Number one: People that are vacuuming and cleaning up funeral homes are typically apprentices, not people that “get a job cleaning a funeral home.” Apprenticeships in California are for a two-year period whereby one works under a licensed embalmer as the trade is learned. This apprenticeship can be served before, during or after mortuary-science schooling. Sounds good, huh? With an apprenticeship comes all the work that nobody else wants to do: cleaning, maintenance, picking up the deceased in middle of the night, embalming the cases that are decomposed, hauling flowers from the cemetery to the family home when it is 110 degrees while wearing a black suit feeling the sweat roll down your back and drip onto your right butt cheek all the while the 150 people at the house for the reception just watch you, and, of course, being picked to drive the limos for the fighting and problematic families.
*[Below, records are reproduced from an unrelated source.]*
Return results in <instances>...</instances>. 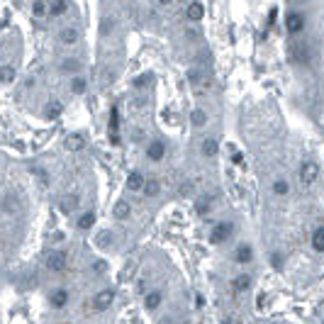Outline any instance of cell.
Returning a JSON list of instances; mask_svg holds the SVG:
<instances>
[{
	"mask_svg": "<svg viewBox=\"0 0 324 324\" xmlns=\"http://www.w3.org/2000/svg\"><path fill=\"white\" fill-rule=\"evenodd\" d=\"M232 232H234V224L232 222H217L210 229V241L212 244H222V241H227L232 237Z\"/></svg>",
	"mask_w": 324,
	"mask_h": 324,
	"instance_id": "6da1fadb",
	"label": "cell"
},
{
	"mask_svg": "<svg viewBox=\"0 0 324 324\" xmlns=\"http://www.w3.org/2000/svg\"><path fill=\"white\" fill-rule=\"evenodd\" d=\"M66 266H68V254H66L64 249H54V251L47 256V268H49V271H56V273H59V271H64Z\"/></svg>",
	"mask_w": 324,
	"mask_h": 324,
	"instance_id": "7a4b0ae2",
	"label": "cell"
},
{
	"mask_svg": "<svg viewBox=\"0 0 324 324\" xmlns=\"http://www.w3.org/2000/svg\"><path fill=\"white\" fill-rule=\"evenodd\" d=\"M290 59L295 61V64H309V59H312V51H309V47L307 44H302V42H297V44H290Z\"/></svg>",
	"mask_w": 324,
	"mask_h": 324,
	"instance_id": "3957f363",
	"label": "cell"
},
{
	"mask_svg": "<svg viewBox=\"0 0 324 324\" xmlns=\"http://www.w3.org/2000/svg\"><path fill=\"white\" fill-rule=\"evenodd\" d=\"M112 302H115V290H112V288H105V290H100V292L93 297V305H95V309H98V312L110 309V307H112Z\"/></svg>",
	"mask_w": 324,
	"mask_h": 324,
	"instance_id": "277c9868",
	"label": "cell"
},
{
	"mask_svg": "<svg viewBox=\"0 0 324 324\" xmlns=\"http://www.w3.org/2000/svg\"><path fill=\"white\" fill-rule=\"evenodd\" d=\"M319 176V166L314 164V161H305L302 169H300V183L302 186H312Z\"/></svg>",
	"mask_w": 324,
	"mask_h": 324,
	"instance_id": "5b68a950",
	"label": "cell"
},
{
	"mask_svg": "<svg viewBox=\"0 0 324 324\" xmlns=\"http://www.w3.org/2000/svg\"><path fill=\"white\" fill-rule=\"evenodd\" d=\"M251 258H254V246L251 244H239L237 251H234V261L246 266V263H251Z\"/></svg>",
	"mask_w": 324,
	"mask_h": 324,
	"instance_id": "8992f818",
	"label": "cell"
},
{
	"mask_svg": "<svg viewBox=\"0 0 324 324\" xmlns=\"http://www.w3.org/2000/svg\"><path fill=\"white\" fill-rule=\"evenodd\" d=\"M49 302H51L54 309H64V307L68 305V290H66V288H56V290L49 295Z\"/></svg>",
	"mask_w": 324,
	"mask_h": 324,
	"instance_id": "52a82bcc",
	"label": "cell"
},
{
	"mask_svg": "<svg viewBox=\"0 0 324 324\" xmlns=\"http://www.w3.org/2000/svg\"><path fill=\"white\" fill-rule=\"evenodd\" d=\"M285 25H288V32H290V34H300V32L305 30V17H302L300 13H290L288 20H285Z\"/></svg>",
	"mask_w": 324,
	"mask_h": 324,
	"instance_id": "ba28073f",
	"label": "cell"
},
{
	"mask_svg": "<svg viewBox=\"0 0 324 324\" xmlns=\"http://www.w3.org/2000/svg\"><path fill=\"white\" fill-rule=\"evenodd\" d=\"M161 300H164L161 290H151V292H146V297H144V307H146L149 312H153V309L161 307Z\"/></svg>",
	"mask_w": 324,
	"mask_h": 324,
	"instance_id": "9c48e42d",
	"label": "cell"
},
{
	"mask_svg": "<svg viewBox=\"0 0 324 324\" xmlns=\"http://www.w3.org/2000/svg\"><path fill=\"white\" fill-rule=\"evenodd\" d=\"M251 275L249 273H241V275H237L234 280H232V288H234V292H246L249 288H251Z\"/></svg>",
	"mask_w": 324,
	"mask_h": 324,
	"instance_id": "30bf717a",
	"label": "cell"
},
{
	"mask_svg": "<svg viewBox=\"0 0 324 324\" xmlns=\"http://www.w3.org/2000/svg\"><path fill=\"white\" fill-rule=\"evenodd\" d=\"M164 153H166V146L161 144V141H151L149 149H146V156L151 161H161V158H164Z\"/></svg>",
	"mask_w": 324,
	"mask_h": 324,
	"instance_id": "8fae6325",
	"label": "cell"
},
{
	"mask_svg": "<svg viewBox=\"0 0 324 324\" xmlns=\"http://www.w3.org/2000/svg\"><path fill=\"white\" fill-rule=\"evenodd\" d=\"M312 249L317 254H324V227H317L312 232Z\"/></svg>",
	"mask_w": 324,
	"mask_h": 324,
	"instance_id": "7c38bea8",
	"label": "cell"
},
{
	"mask_svg": "<svg viewBox=\"0 0 324 324\" xmlns=\"http://www.w3.org/2000/svg\"><path fill=\"white\" fill-rule=\"evenodd\" d=\"M83 146H85V139L81 134H68L66 136V149L68 151H81Z\"/></svg>",
	"mask_w": 324,
	"mask_h": 324,
	"instance_id": "4fadbf2b",
	"label": "cell"
},
{
	"mask_svg": "<svg viewBox=\"0 0 324 324\" xmlns=\"http://www.w3.org/2000/svg\"><path fill=\"white\" fill-rule=\"evenodd\" d=\"M129 212H132V207H129V203H124V200H119V203L112 207V217H115V220H127Z\"/></svg>",
	"mask_w": 324,
	"mask_h": 324,
	"instance_id": "5bb4252c",
	"label": "cell"
},
{
	"mask_svg": "<svg viewBox=\"0 0 324 324\" xmlns=\"http://www.w3.org/2000/svg\"><path fill=\"white\" fill-rule=\"evenodd\" d=\"M127 188H129V190H141V188H144V176H141L139 171L129 173V176H127Z\"/></svg>",
	"mask_w": 324,
	"mask_h": 324,
	"instance_id": "9a60e30c",
	"label": "cell"
},
{
	"mask_svg": "<svg viewBox=\"0 0 324 324\" xmlns=\"http://www.w3.org/2000/svg\"><path fill=\"white\" fill-rule=\"evenodd\" d=\"M203 15H205V8H203L200 3H193V5L188 8V17H190L193 22H198V20H203Z\"/></svg>",
	"mask_w": 324,
	"mask_h": 324,
	"instance_id": "2e32d148",
	"label": "cell"
},
{
	"mask_svg": "<svg viewBox=\"0 0 324 324\" xmlns=\"http://www.w3.org/2000/svg\"><path fill=\"white\" fill-rule=\"evenodd\" d=\"M144 195L146 198H153V195H158V190H161V186H158V181H144Z\"/></svg>",
	"mask_w": 324,
	"mask_h": 324,
	"instance_id": "e0dca14e",
	"label": "cell"
},
{
	"mask_svg": "<svg viewBox=\"0 0 324 324\" xmlns=\"http://www.w3.org/2000/svg\"><path fill=\"white\" fill-rule=\"evenodd\" d=\"M0 81L13 83L15 81V66H0Z\"/></svg>",
	"mask_w": 324,
	"mask_h": 324,
	"instance_id": "ac0fdd59",
	"label": "cell"
},
{
	"mask_svg": "<svg viewBox=\"0 0 324 324\" xmlns=\"http://www.w3.org/2000/svg\"><path fill=\"white\" fill-rule=\"evenodd\" d=\"M217 149H220L217 139H205V141H203V153H205V156H215Z\"/></svg>",
	"mask_w": 324,
	"mask_h": 324,
	"instance_id": "d6986e66",
	"label": "cell"
},
{
	"mask_svg": "<svg viewBox=\"0 0 324 324\" xmlns=\"http://www.w3.org/2000/svg\"><path fill=\"white\" fill-rule=\"evenodd\" d=\"M93 224H95V215H93V212L81 215V220H78V229H90Z\"/></svg>",
	"mask_w": 324,
	"mask_h": 324,
	"instance_id": "ffe728a7",
	"label": "cell"
},
{
	"mask_svg": "<svg viewBox=\"0 0 324 324\" xmlns=\"http://www.w3.org/2000/svg\"><path fill=\"white\" fill-rule=\"evenodd\" d=\"M190 122H193L195 127H203V124L207 122V115H205L203 110H193V112H190Z\"/></svg>",
	"mask_w": 324,
	"mask_h": 324,
	"instance_id": "44dd1931",
	"label": "cell"
},
{
	"mask_svg": "<svg viewBox=\"0 0 324 324\" xmlns=\"http://www.w3.org/2000/svg\"><path fill=\"white\" fill-rule=\"evenodd\" d=\"M117 129H119V117H117V107L110 110V134L117 136Z\"/></svg>",
	"mask_w": 324,
	"mask_h": 324,
	"instance_id": "7402d4cb",
	"label": "cell"
},
{
	"mask_svg": "<svg viewBox=\"0 0 324 324\" xmlns=\"http://www.w3.org/2000/svg\"><path fill=\"white\" fill-rule=\"evenodd\" d=\"M76 207H78V198H76V195H68V198L61 200V210H64V212H71V210H76Z\"/></svg>",
	"mask_w": 324,
	"mask_h": 324,
	"instance_id": "603a6c76",
	"label": "cell"
},
{
	"mask_svg": "<svg viewBox=\"0 0 324 324\" xmlns=\"http://www.w3.org/2000/svg\"><path fill=\"white\" fill-rule=\"evenodd\" d=\"M273 193H275V195H288V193H290L288 181H275V183H273Z\"/></svg>",
	"mask_w": 324,
	"mask_h": 324,
	"instance_id": "cb8c5ba5",
	"label": "cell"
},
{
	"mask_svg": "<svg viewBox=\"0 0 324 324\" xmlns=\"http://www.w3.org/2000/svg\"><path fill=\"white\" fill-rule=\"evenodd\" d=\"M85 88H88V83H85L83 78H76V81L71 83V93H76V95H81V93H85Z\"/></svg>",
	"mask_w": 324,
	"mask_h": 324,
	"instance_id": "d4e9b609",
	"label": "cell"
},
{
	"mask_svg": "<svg viewBox=\"0 0 324 324\" xmlns=\"http://www.w3.org/2000/svg\"><path fill=\"white\" fill-rule=\"evenodd\" d=\"M47 8H49L47 0H37V3L32 5V13H34L37 17H42V15H47Z\"/></svg>",
	"mask_w": 324,
	"mask_h": 324,
	"instance_id": "484cf974",
	"label": "cell"
},
{
	"mask_svg": "<svg viewBox=\"0 0 324 324\" xmlns=\"http://www.w3.org/2000/svg\"><path fill=\"white\" fill-rule=\"evenodd\" d=\"M61 42L64 44H73L76 42V30H64L61 32Z\"/></svg>",
	"mask_w": 324,
	"mask_h": 324,
	"instance_id": "4316f807",
	"label": "cell"
},
{
	"mask_svg": "<svg viewBox=\"0 0 324 324\" xmlns=\"http://www.w3.org/2000/svg\"><path fill=\"white\" fill-rule=\"evenodd\" d=\"M66 73H73V71H78L81 68V64L76 61V59H68V61H64V66H61Z\"/></svg>",
	"mask_w": 324,
	"mask_h": 324,
	"instance_id": "83f0119b",
	"label": "cell"
},
{
	"mask_svg": "<svg viewBox=\"0 0 324 324\" xmlns=\"http://www.w3.org/2000/svg\"><path fill=\"white\" fill-rule=\"evenodd\" d=\"M195 210H198V215H207V212H210V200H207V198H203V200H198V205H195Z\"/></svg>",
	"mask_w": 324,
	"mask_h": 324,
	"instance_id": "f1b7e54d",
	"label": "cell"
},
{
	"mask_svg": "<svg viewBox=\"0 0 324 324\" xmlns=\"http://www.w3.org/2000/svg\"><path fill=\"white\" fill-rule=\"evenodd\" d=\"M66 8H68L66 0H56L54 8H51V13H54V15H64V13H66Z\"/></svg>",
	"mask_w": 324,
	"mask_h": 324,
	"instance_id": "f546056e",
	"label": "cell"
},
{
	"mask_svg": "<svg viewBox=\"0 0 324 324\" xmlns=\"http://www.w3.org/2000/svg\"><path fill=\"white\" fill-rule=\"evenodd\" d=\"M112 241V234L110 232H100V237H98V246H107Z\"/></svg>",
	"mask_w": 324,
	"mask_h": 324,
	"instance_id": "4dcf8cb0",
	"label": "cell"
},
{
	"mask_svg": "<svg viewBox=\"0 0 324 324\" xmlns=\"http://www.w3.org/2000/svg\"><path fill=\"white\" fill-rule=\"evenodd\" d=\"M59 112H61V105L59 102H51V107L47 110V117H56Z\"/></svg>",
	"mask_w": 324,
	"mask_h": 324,
	"instance_id": "1f68e13d",
	"label": "cell"
},
{
	"mask_svg": "<svg viewBox=\"0 0 324 324\" xmlns=\"http://www.w3.org/2000/svg\"><path fill=\"white\" fill-rule=\"evenodd\" d=\"M273 268H283V256L280 254H273Z\"/></svg>",
	"mask_w": 324,
	"mask_h": 324,
	"instance_id": "d6a6232c",
	"label": "cell"
},
{
	"mask_svg": "<svg viewBox=\"0 0 324 324\" xmlns=\"http://www.w3.org/2000/svg\"><path fill=\"white\" fill-rule=\"evenodd\" d=\"M188 81H190V83H198V81H200V73H198V71H188Z\"/></svg>",
	"mask_w": 324,
	"mask_h": 324,
	"instance_id": "836d02e7",
	"label": "cell"
},
{
	"mask_svg": "<svg viewBox=\"0 0 324 324\" xmlns=\"http://www.w3.org/2000/svg\"><path fill=\"white\" fill-rule=\"evenodd\" d=\"M13 210H15V200L8 198V200H5V212H13Z\"/></svg>",
	"mask_w": 324,
	"mask_h": 324,
	"instance_id": "e575fe53",
	"label": "cell"
},
{
	"mask_svg": "<svg viewBox=\"0 0 324 324\" xmlns=\"http://www.w3.org/2000/svg\"><path fill=\"white\" fill-rule=\"evenodd\" d=\"M105 266H107L105 261H98V263H95V273H102V271H105Z\"/></svg>",
	"mask_w": 324,
	"mask_h": 324,
	"instance_id": "d590c367",
	"label": "cell"
},
{
	"mask_svg": "<svg viewBox=\"0 0 324 324\" xmlns=\"http://www.w3.org/2000/svg\"><path fill=\"white\" fill-rule=\"evenodd\" d=\"M110 25H112L110 20H102V34H107V32H110Z\"/></svg>",
	"mask_w": 324,
	"mask_h": 324,
	"instance_id": "8d00e7d4",
	"label": "cell"
},
{
	"mask_svg": "<svg viewBox=\"0 0 324 324\" xmlns=\"http://www.w3.org/2000/svg\"><path fill=\"white\" fill-rule=\"evenodd\" d=\"M195 307H205V297H203V295L195 297Z\"/></svg>",
	"mask_w": 324,
	"mask_h": 324,
	"instance_id": "74e56055",
	"label": "cell"
},
{
	"mask_svg": "<svg viewBox=\"0 0 324 324\" xmlns=\"http://www.w3.org/2000/svg\"><path fill=\"white\" fill-rule=\"evenodd\" d=\"M190 190H193V186H190V183H186V186H183V188H181V193H183V195H188V193H190Z\"/></svg>",
	"mask_w": 324,
	"mask_h": 324,
	"instance_id": "f35d334b",
	"label": "cell"
},
{
	"mask_svg": "<svg viewBox=\"0 0 324 324\" xmlns=\"http://www.w3.org/2000/svg\"><path fill=\"white\" fill-rule=\"evenodd\" d=\"M232 161H234V164H241V153H239V151H234V156H232Z\"/></svg>",
	"mask_w": 324,
	"mask_h": 324,
	"instance_id": "ab89813d",
	"label": "cell"
},
{
	"mask_svg": "<svg viewBox=\"0 0 324 324\" xmlns=\"http://www.w3.org/2000/svg\"><path fill=\"white\" fill-rule=\"evenodd\" d=\"M158 3H161V5H169V3H171V0H158Z\"/></svg>",
	"mask_w": 324,
	"mask_h": 324,
	"instance_id": "60d3db41",
	"label": "cell"
}]
</instances>
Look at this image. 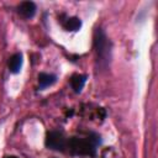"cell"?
Listing matches in <instances>:
<instances>
[{"mask_svg": "<svg viewBox=\"0 0 158 158\" xmlns=\"http://www.w3.org/2000/svg\"><path fill=\"white\" fill-rule=\"evenodd\" d=\"M101 142V136L96 132H88L85 136H72L67 139V151L77 157H95Z\"/></svg>", "mask_w": 158, "mask_h": 158, "instance_id": "obj_1", "label": "cell"}, {"mask_svg": "<svg viewBox=\"0 0 158 158\" xmlns=\"http://www.w3.org/2000/svg\"><path fill=\"white\" fill-rule=\"evenodd\" d=\"M93 47L95 52V65L99 72L107 70L112 58V42L101 27H96L93 35Z\"/></svg>", "mask_w": 158, "mask_h": 158, "instance_id": "obj_2", "label": "cell"}, {"mask_svg": "<svg viewBox=\"0 0 158 158\" xmlns=\"http://www.w3.org/2000/svg\"><path fill=\"white\" fill-rule=\"evenodd\" d=\"M67 137L60 131H48L44 138V146L56 152H67Z\"/></svg>", "mask_w": 158, "mask_h": 158, "instance_id": "obj_3", "label": "cell"}, {"mask_svg": "<svg viewBox=\"0 0 158 158\" xmlns=\"http://www.w3.org/2000/svg\"><path fill=\"white\" fill-rule=\"evenodd\" d=\"M16 11L21 17H23L26 20H30L36 15L37 5L33 1H22V2H20L17 5V10Z\"/></svg>", "mask_w": 158, "mask_h": 158, "instance_id": "obj_4", "label": "cell"}, {"mask_svg": "<svg viewBox=\"0 0 158 158\" xmlns=\"http://www.w3.org/2000/svg\"><path fill=\"white\" fill-rule=\"evenodd\" d=\"M65 16V15H64ZM60 23L63 26V28L65 31H69V32H77L81 28V20L77 16H65L64 20H60Z\"/></svg>", "mask_w": 158, "mask_h": 158, "instance_id": "obj_5", "label": "cell"}, {"mask_svg": "<svg viewBox=\"0 0 158 158\" xmlns=\"http://www.w3.org/2000/svg\"><path fill=\"white\" fill-rule=\"evenodd\" d=\"M86 79H88V75L86 74H79V73H75L70 77L69 79V84H70V88L73 89V91L75 94H80L85 83H86Z\"/></svg>", "mask_w": 158, "mask_h": 158, "instance_id": "obj_6", "label": "cell"}, {"mask_svg": "<svg viewBox=\"0 0 158 158\" xmlns=\"http://www.w3.org/2000/svg\"><path fill=\"white\" fill-rule=\"evenodd\" d=\"M23 64V57L21 53H14L7 60V68L11 74H19Z\"/></svg>", "mask_w": 158, "mask_h": 158, "instance_id": "obj_7", "label": "cell"}, {"mask_svg": "<svg viewBox=\"0 0 158 158\" xmlns=\"http://www.w3.org/2000/svg\"><path fill=\"white\" fill-rule=\"evenodd\" d=\"M57 81V75L53 73H40L38 74V89L44 90L48 86H52Z\"/></svg>", "mask_w": 158, "mask_h": 158, "instance_id": "obj_8", "label": "cell"}, {"mask_svg": "<svg viewBox=\"0 0 158 158\" xmlns=\"http://www.w3.org/2000/svg\"><path fill=\"white\" fill-rule=\"evenodd\" d=\"M6 158H17V157H15V156H7Z\"/></svg>", "mask_w": 158, "mask_h": 158, "instance_id": "obj_9", "label": "cell"}]
</instances>
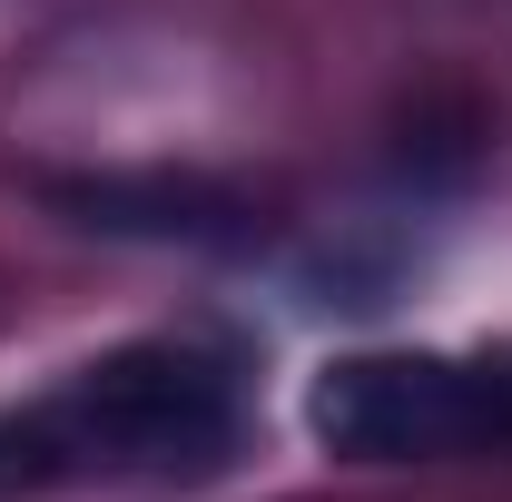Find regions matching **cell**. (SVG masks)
Here are the masks:
<instances>
[{"label":"cell","instance_id":"277c9868","mask_svg":"<svg viewBox=\"0 0 512 502\" xmlns=\"http://www.w3.org/2000/svg\"><path fill=\"white\" fill-rule=\"evenodd\" d=\"M40 483H60L50 473V443H40V414H0V502L40 493Z\"/></svg>","mask_w":512,"mask_h":502},{"label":"cell","instance_id":"3957f363","mask_svg":"<svg viewBox=\"0 0 512 502\" xmlns=\"http://www.w3.org/2000/svg\"><path fill=\"white\" fill-rule=\"evenodd\" d=\"M79 227H109V237H158V247H227L247 237V207L207 178H60L50 188Z\"/></svg>","mask_w":512,"mask_h":502},{"label":"cell","instance_id":"7a4b0ae2","mask_svg":"<svg viewBox=\"0 0 512 502\" xmlns=\"http://www.w3.org/2000/svg\"><path fill=\"white\" fill-rule=\"evenodd\" d=\"M306 424L345 463H444L512 443V365L493 355H345L306 394Z\"/></svg>","mask_w":512,"mask_h":502},{"label":"cell","instance_id":"6da1fadb","mask_svg":"<svg viewBox=\"0 0 512 502\" xmlns=\"http://www.w3.org/2000/svg\"><path fill=\"white\" fill-rule=\"evenodd\" d=\"M30 414H40V443H50V473L60 483L168 493V483L227 473L237 443H247L237 365L207 355V345H178V335H148V345H119V355L79 365Z\"/></svg>","mask_w":512,"mask_h":502}]
</instances>
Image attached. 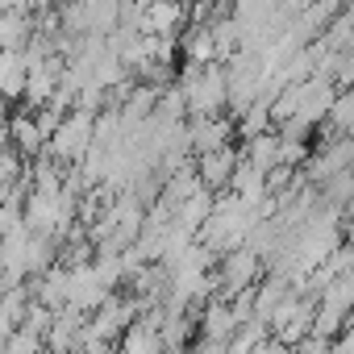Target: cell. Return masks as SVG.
I'll use <instances>...</instances> for the list:
<instances>
[{
  "label": "cell",
  "instance_id": "obj_1",
  "mask_svg": "<svg viewBox=\"0 0 354 354\" xmlns=\"http://www.w3.org/2000/svg\"><path fill=\"white\" fill-rule=\"evenodd\" d=\"M184 113L192 117H217L225 109V67L221 63H205V67H192L188 63V75H184Z\"/></svg>",
  "mask_w": 354,
  "mask_h": 354
},
{
  "label": "cell",
  "instance_id": "obj_2",
  "mask_svg": "<svg viewBox=\"0 0 354 354\" xmlns=\"http://www.w3.org/2000/svg\"><path fill=\"white\" fill-rule=\"evenodd\" d=\"M88 146H92V113L71 109V113H63L59 125L50 129L42 154H46V158H59V162H80V158L88 154Z\"/></svg>",
  "mask_w": 354,
  "mask_h": 354
},
{
  "label": "cell",
  "instance_id": "obj_3",
  "mask_svg": "<svg viewBox=\"0 0 354 354\" xmlns=\"http://www.w3.org/2000/svg\"><path fill=\"white\" fill-rule=\"evenodd\" d=\"M234 167H238V150H234V146H217V150H205V154H201V167H192V171H196L201 188L213 192V188L230 184Z\"/></svg>",
  "mask_w": 354,
  "mask_h": 354
},
{
  "label": "cell",
  "instance_id": "obj_4",
  "mask_svg": "<svg viewBox=\"0 0 354 354\" xmlns=\"http://www.w3.org/2000/svg\"><path fill=\"white\" fill-rule=\"evenodd\" d=\"M221 279H225V292H246V288H254V279H259V254H254L250 246L225 250Z\"/></svg>",
  "mask_w": 354,
  "mask_h": 354
},
{
  "label": "cell",
  "instance_id": "obj_5",
  "mask_svg": "<svg viewBox=\"0 0 354 354\" xmlns=\"http://www.w3.org/2000/svg\"><path fill=\"white\" fill-rule=\"evenodd\" d=\"M230 133H234V121H225L221 113H217V117H192V125H188V146H192L196 154H205V150L230 146Z\"/></svg>",
  "mask_w": 354,
  "mask_h": 354
},
{
  "label": "cell",
  "instance_id": "obj_6",
  "mask_svg": "<svg viewBox=\"0 0 354 354\" xmlns=\"http://www.w3.org/2000/svg\"><path fill=\"white\" fill-rule=\"evenodd\" d=\"M34 30V17L26 9H0V50H26Z\"/></svg>",
  "mask_w": 354,
  "mask_h": 354
},
{
  "label": "cell",
  "instance_id": "obj_7",
  "mask_svg": "<svg viewBox=\"0 0 354 354\" xmlns=\"http://www.w3.org/2000/svg\"><path fill=\"white\" fill-rule=\"evenodd\" d=\"M5 129H9V146H13V150H21V154H42L46 133L38 129V121H34L30 113L9 117V121H5Z\"/></svg>",
  "mask_w": 354,
  "mask_h": 354
},
{
  "label": "cell",
  "instance_id": "obj_8",
  "mask_svg": "<svg viewBox=\"0 0 354 354\" xmlns=\"http://www.w3.org/2000/svg\"><path fill=\"white\" fill-rule=\"evenodd\" d=\"M26 75H30V67H26L21 50H0V96L17 100L26 92Z\"/></svg>",
  "mask_w": 354,
  "mask_h": 354
},
{
  "label": "cell",
  "instance_id": "obj_9",
  "mask_svg": "<svg viewBox=\"0 0 354 354\" xmlns=\"http://www.w3.org/2000/svg\"><path fill=\"white\" fill-rule=\"evenodd\" d=\"M234 329H238V321H234V313H230V304H213L209 313H205V337L209 342H230L234 337Z\"/></svg>",
  "mask_w": 354,
  "mask_h": 354
},
{
  "label": "cell",
  "instance_id": "obj_10",
  "mask_svg": "<svg viewBox=\"0 0 354 354\" xmlns=\"http://www.w3.org/2000/svg\"><path fill=\"white\" fill-rule=\"evenodd\" d=\"M325 121L346 138V129H350V121H354V100H350V92H333V100H329V109H325Z\"/></svg>",
  "mask_w": 354,
  "mask_h": 354
},
{
  "label": "cell",
  "instance_id": "obj_11",
  "mask_svg": "<svg viewBox=\"0 0 354 354\" xmlns=\"http://www.w3.org/2000/svg\"><path fill=\"white\" fill-rule=\"evenodd\" d=\"M325 346H329L325 337H313V333H308V337L296 342V354H325Z\"/></svg>",
  "mask_w": 354,
  "mask_h": 354
},
{
  "label": "cell",
  "instance_id": "obj_12",
  "mask_svg": "<svg viewBox=\"0 0 354 354\" xmlns=\"http://www.w3.org/2000/svg\"><path fill=\"white\" fill-rule=\"evenodd\" d=\"M5 121H9V100L0 96V125H5Z\"/></svg>",
  "mask_w": 354,
  "mask_h": 354
}]
</instances>
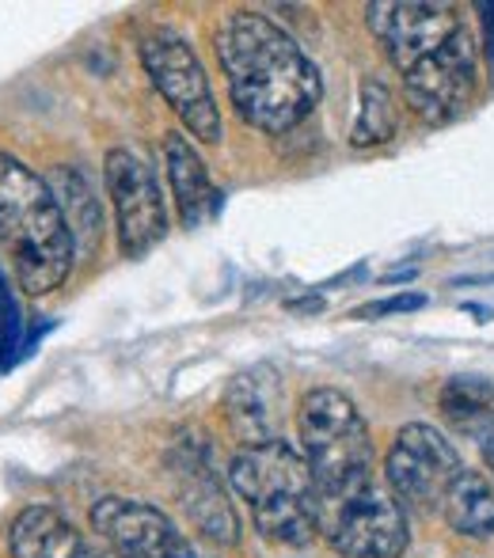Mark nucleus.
Here are the masks:
<instances>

 Number two: There is no scientific reason a body would sit up. After the embalming process the formaldehyde that has been placed within the cardiovascular system fixes the tissue and muscular frame of the body. A secondary procedure of embalming is that of the respiratory and digestive systems, both being treated with a strong formaldehyde solution, which arrests all decomposition within the thoracic and abdominal cavities, so “gases” cannot build up. 
I will promise this to you though. If the day comes, and my apprentice does not show up for work, and I am vacuuming the chapel, and the body in the chapel sits up… I’m telling you, I will be writing this same column, but its title may be “My life as a sandwich artist.”

Kenneth McKenzie is the owner of McKenzie Mortuary in Long Beach.